Loading tutorials…
Loading tutorials…
Screaming Frog only earns its keep when the crawl matches how Googlebot actually sees your site. This walks through the install, license activation, memory tuning, and configuration choices that 90% of first-time users get wrong.
Who this is forOwners or in-house marketers who just bought the £259/yr license (or hit the 500-URL free-tier ceiling) and need to produce a defensible technical audit. If your last crawl returned 8,000 issues you couldn't prioritize, this is the reset.
What you'll need
Step 1
Download from screamingfrog.co.uk → install → Licence → Enter Licence. Confirm you see "Licenced" in the top-right and the 500-URL cap is gone.
Download Screaming Frog SEO Spider from screamingfrog.co.uk. Use the latest 21.x build — earlier versions ship with an older Chromium for JS rendering and miss roughly 8-12% of modern JS frameworks.
Install. On macOS, drag the app to Applications; on Windows, run the .exe and accept the install path. Linux users: use the .deb or .rpm package shipped on the same download page.
Open the app. Without a licence you're capped at 500 URLs per crawl — useful for testing, not for any real audit. Go to Licence → Enter Licence and paste the username + key from your purchase email.
Restart the app. Confirm the title bar shows 'Licenced' and the URL counter no longer flashes red at 500. If it still caps, the licence didn't apply — re-paste and watch for trailing whitespace in the key.
Step 2
Configuration → System → Memory Allocation. Raise the heap to 4 GB minimum, 8-12 GB for sites over 50K URLs. Restart after changing.
Screaming Frog is RAM-bound. The default 2 GB heap will choke on any site over 20K URLs and corrupt the crawl partway through — usually with a silent slowdown rather than a hard error.
Open Configuration → System → Memory Allocation. Set the RAM ceiling to roughly 50% of your machine's physical RAM. On a 16 GB MacBook, allocate 8 GB. On a 32 GB workstation, allocate 12-16 GB.

**ROWS**

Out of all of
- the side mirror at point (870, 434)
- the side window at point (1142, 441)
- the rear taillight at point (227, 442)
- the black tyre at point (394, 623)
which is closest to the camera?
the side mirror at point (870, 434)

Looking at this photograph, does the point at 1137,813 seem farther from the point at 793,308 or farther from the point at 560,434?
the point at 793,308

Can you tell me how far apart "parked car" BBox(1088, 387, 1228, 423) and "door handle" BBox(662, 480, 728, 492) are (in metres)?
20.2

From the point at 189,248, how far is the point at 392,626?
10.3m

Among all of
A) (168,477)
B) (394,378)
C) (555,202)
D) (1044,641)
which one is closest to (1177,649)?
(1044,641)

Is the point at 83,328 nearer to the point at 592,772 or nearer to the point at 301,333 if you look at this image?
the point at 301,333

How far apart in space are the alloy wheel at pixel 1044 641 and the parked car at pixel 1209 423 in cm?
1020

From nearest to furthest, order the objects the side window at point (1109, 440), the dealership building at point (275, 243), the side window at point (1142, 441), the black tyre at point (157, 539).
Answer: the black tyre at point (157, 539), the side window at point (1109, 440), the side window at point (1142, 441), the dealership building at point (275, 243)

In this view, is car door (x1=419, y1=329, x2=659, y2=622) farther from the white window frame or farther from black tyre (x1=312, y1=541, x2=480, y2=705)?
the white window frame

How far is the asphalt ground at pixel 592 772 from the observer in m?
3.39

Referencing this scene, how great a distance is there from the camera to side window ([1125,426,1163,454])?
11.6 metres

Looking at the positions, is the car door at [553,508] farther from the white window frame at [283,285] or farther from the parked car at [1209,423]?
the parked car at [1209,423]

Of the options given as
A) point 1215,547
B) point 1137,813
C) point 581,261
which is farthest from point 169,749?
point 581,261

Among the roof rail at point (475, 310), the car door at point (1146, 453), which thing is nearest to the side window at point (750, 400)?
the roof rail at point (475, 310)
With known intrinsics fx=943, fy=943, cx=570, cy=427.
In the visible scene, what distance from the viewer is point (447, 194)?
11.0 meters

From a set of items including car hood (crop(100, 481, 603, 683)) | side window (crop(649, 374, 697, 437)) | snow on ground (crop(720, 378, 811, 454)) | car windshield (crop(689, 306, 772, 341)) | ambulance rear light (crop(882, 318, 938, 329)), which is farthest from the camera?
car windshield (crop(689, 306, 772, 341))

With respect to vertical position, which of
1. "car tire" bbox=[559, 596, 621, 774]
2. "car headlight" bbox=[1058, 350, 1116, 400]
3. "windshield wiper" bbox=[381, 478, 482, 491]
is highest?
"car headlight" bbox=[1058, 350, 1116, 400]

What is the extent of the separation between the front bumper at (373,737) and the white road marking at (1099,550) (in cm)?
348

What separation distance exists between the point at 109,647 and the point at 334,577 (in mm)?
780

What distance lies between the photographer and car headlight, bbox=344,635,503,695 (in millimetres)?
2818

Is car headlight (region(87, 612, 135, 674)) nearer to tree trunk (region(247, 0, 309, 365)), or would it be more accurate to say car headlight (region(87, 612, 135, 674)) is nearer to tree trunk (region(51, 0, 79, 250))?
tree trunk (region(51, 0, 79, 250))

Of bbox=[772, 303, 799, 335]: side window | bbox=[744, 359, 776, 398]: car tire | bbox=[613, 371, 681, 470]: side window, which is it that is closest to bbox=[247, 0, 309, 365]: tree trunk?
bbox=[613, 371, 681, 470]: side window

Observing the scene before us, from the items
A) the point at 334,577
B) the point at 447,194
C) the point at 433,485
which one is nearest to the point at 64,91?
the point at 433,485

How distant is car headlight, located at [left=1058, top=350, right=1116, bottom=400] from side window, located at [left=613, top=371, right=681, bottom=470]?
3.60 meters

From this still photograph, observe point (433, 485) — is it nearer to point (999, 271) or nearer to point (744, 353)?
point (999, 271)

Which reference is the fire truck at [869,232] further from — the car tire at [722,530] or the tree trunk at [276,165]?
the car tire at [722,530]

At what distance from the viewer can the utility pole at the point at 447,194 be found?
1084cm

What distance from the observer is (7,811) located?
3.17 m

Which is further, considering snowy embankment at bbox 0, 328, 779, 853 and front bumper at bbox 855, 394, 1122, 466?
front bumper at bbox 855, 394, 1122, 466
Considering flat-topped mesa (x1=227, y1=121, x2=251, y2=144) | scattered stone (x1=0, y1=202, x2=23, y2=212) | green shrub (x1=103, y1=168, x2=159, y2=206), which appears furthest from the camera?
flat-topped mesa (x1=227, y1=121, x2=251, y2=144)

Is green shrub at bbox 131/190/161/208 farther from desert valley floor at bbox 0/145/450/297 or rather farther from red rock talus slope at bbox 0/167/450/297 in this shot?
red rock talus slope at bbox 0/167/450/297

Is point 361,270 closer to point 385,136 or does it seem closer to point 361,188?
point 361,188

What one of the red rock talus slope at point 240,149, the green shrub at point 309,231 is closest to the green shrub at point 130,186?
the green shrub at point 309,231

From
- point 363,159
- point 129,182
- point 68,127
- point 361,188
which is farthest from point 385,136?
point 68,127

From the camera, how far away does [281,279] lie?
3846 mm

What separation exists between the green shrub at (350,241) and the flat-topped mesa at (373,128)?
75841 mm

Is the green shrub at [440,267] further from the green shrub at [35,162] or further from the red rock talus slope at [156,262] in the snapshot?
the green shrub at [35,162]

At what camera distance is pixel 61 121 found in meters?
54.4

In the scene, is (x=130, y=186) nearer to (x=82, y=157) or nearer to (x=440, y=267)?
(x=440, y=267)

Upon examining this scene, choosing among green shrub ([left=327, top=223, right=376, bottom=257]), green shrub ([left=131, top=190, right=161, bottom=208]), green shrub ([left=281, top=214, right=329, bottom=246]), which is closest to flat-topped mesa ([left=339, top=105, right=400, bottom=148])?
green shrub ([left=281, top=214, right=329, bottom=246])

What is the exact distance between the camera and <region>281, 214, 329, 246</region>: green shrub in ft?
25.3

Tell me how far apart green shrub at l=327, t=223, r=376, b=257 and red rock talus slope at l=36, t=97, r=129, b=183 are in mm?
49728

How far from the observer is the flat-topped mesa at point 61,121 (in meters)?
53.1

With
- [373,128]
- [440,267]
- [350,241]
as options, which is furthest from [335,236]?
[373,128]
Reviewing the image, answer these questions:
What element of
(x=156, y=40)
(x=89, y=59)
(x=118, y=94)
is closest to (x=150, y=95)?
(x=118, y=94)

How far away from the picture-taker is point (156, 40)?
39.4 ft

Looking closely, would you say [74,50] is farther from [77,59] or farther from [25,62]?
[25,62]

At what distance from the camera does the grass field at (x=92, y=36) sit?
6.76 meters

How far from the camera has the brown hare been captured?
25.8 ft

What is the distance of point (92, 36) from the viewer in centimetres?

**THINGS TO DO**
1 – Return the rows unchanged, beginning at the line that contains "Looking closely, would" and stopping after the last line of the rows.
2 – Resume the Screaming Frog setup tutorial right after its last sentence.
The Screaming Frog tutorial and the rows have no connection to each other.

**RESPONSES IN ORDER**
1 –
Looking closely, would you say [74,50] is farther from [77,59] or farther from [25,62]?
[25,62]

At what distance from the camera does the grass field at (x=92, y=36) sit?
6.76 meters

How far from the camera has the brown hare been captured?
25.8 ft

What is the distance of point (92, 36) from the viewer in centimetres?

2 –
Switch storage mode from 'Memory Storage' to 'Database Storage' (Configuration → System → Storage Mode → Database Storage) for any site over 100K URLs. Database mode trades a small speed penalty for the ability to crawl multi-million-URL sites without hitting RAM limits.
Restart the app. Memory and storage changes only take effect on restart — a frequent reason users think the change 'didn't work.'
Step 3
Configuration → Spider → Crawl. Decide what to crawl (internal HTML, images, CSS, JS, PDFs) and what to extract (titles, meta, headings, canonicals, hreflang).
Configuration → Spider → Crawl tab controls what URL types the crawler follows. For a standard SEO audit, leave the defaults: internal HTML pages + images + CSS + JS. Disable PDFs and SWF unless you specifically need them — they triple crawl time on document-heavy sites.
Check 'Crawl All Subdomains' if your canonical setup uses subdomains (shop.example.com, blog.example.com). Leave it OFF if everything lives on one host — otherwise you'll waste credits on staging.example.com and similar non-canonical hosts.
Check 'Crawl Outside of Start Folder' only if you want to follow internal links that escape your starting path. For a /blog audit, leave this OFF — it confines the crawl to /blog and produces a cleaner report.
Move to the Extraction tab. Check: Page Titles, Meta Description, Meta Keywords, H1, H2, Indexability, Canonical Link Element, Pagination, Hreflang, Word Count, Structured Data. Uncheck anything you don't use — extraction time scales linearly with checked items.
Step 4
Configuration → robots.txt → Settings. Choose "Respect robots.txt" for a Googlebot-like crawl, or "Ignore" only if you own the site and need to crawl blocked paths.
Configuration → robots.txt → Settings. The default is 'Respect robots.txt,' which is correct for most audits — you want to mirror what Googlebot can actually crawl.
If you need to crawl Disallow'd paths (e.g., to audit staging or a hidden admin section you own), switch to 'Ignore robots.txt.' Never do this on a site you don't control — it's a fast path to getting your IP banned.
Configuration → User-Agent. The default is 'Screaming Frog SEO Spider.' Switch to 'Googlebot (Smartphone)' for the most realistic SEO audit — many sites serve different HTML based on user-agent, and the SF default can show you something Googlebot would never see.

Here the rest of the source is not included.